You have $r(\theta) = r_0 + e^{\lambda\theta}.$ Then $r'(\theta) = \lambda e^{\lambda \theta},$ so $ds = \sqrt{(r_0 + e^{\lambda\theta})^2 + \lambda^2 e^{2\lambda\theta}}\,d\theta = \sqrt{(1 + \lambda^2)e^{2\lambda\theta} + 2r_0 e^{\lambda\theta} + r_0^2}\,d\theta$ This agreees with the form obtained by yohBS above.

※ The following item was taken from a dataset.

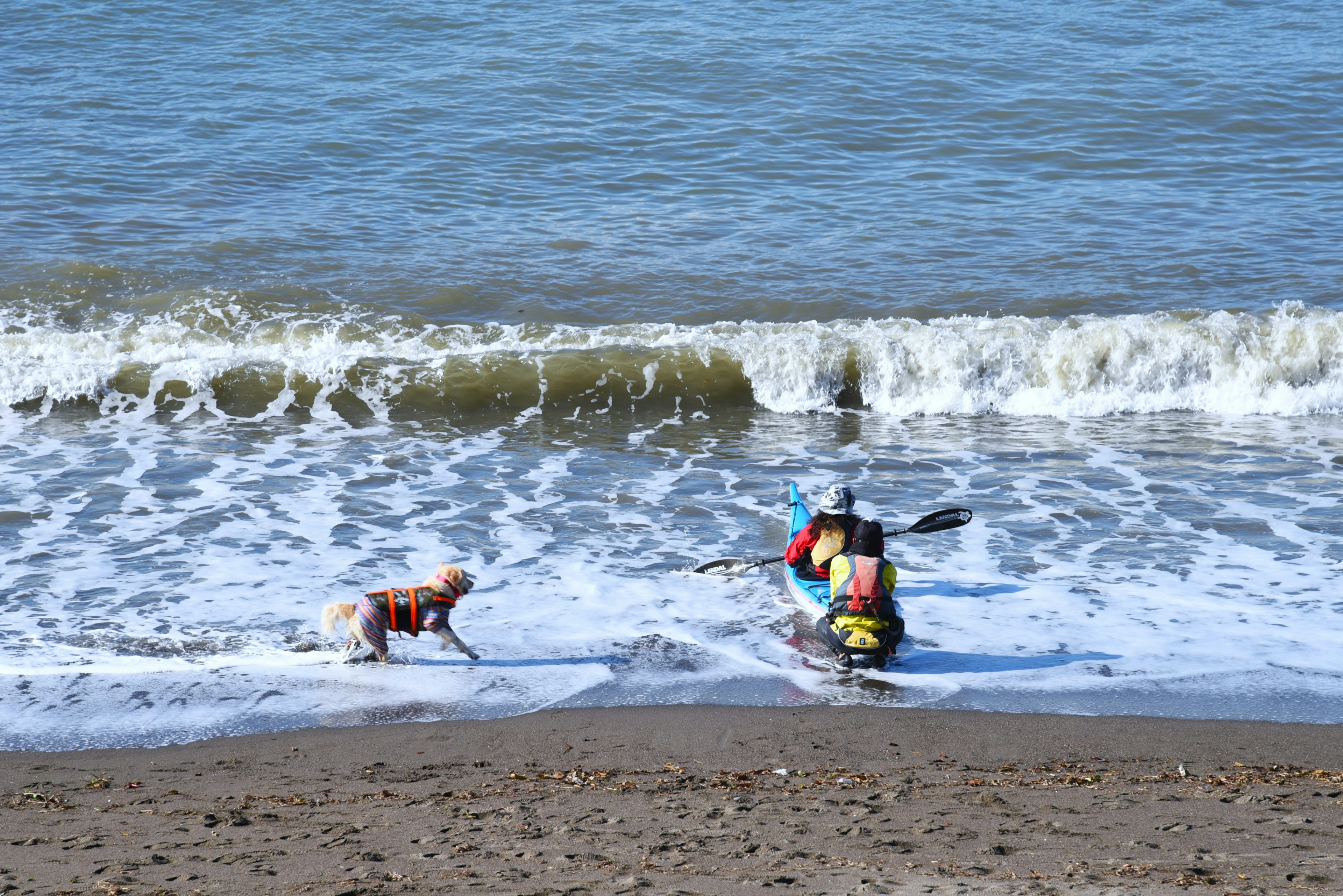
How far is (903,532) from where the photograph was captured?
827 centimetres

You then need to embark down this path $\int ds = \int \sqrt{(1 + \lambda^2)e^{2\lambda\theta} + 2r_0 e^{\lambda\theta} + r_0^2}\,d\theta = \int {\sqrt{(1 + \lambda^2)e^{2\lambda\theta} + 2r_0 e^{\lambda\theta} + r_0^2}\over e^{-\lambda x}} e^{\lambda\theta}d\theta$ Now put $z = e^{\lambda \theta}$ and you get left with $\int ds = {\sqrt{(1 + \lambda^2)z^2 + 2r_0 z + r^2_0}\over z}\, dz $ Now try completing the square and doing a trigonometric substitution.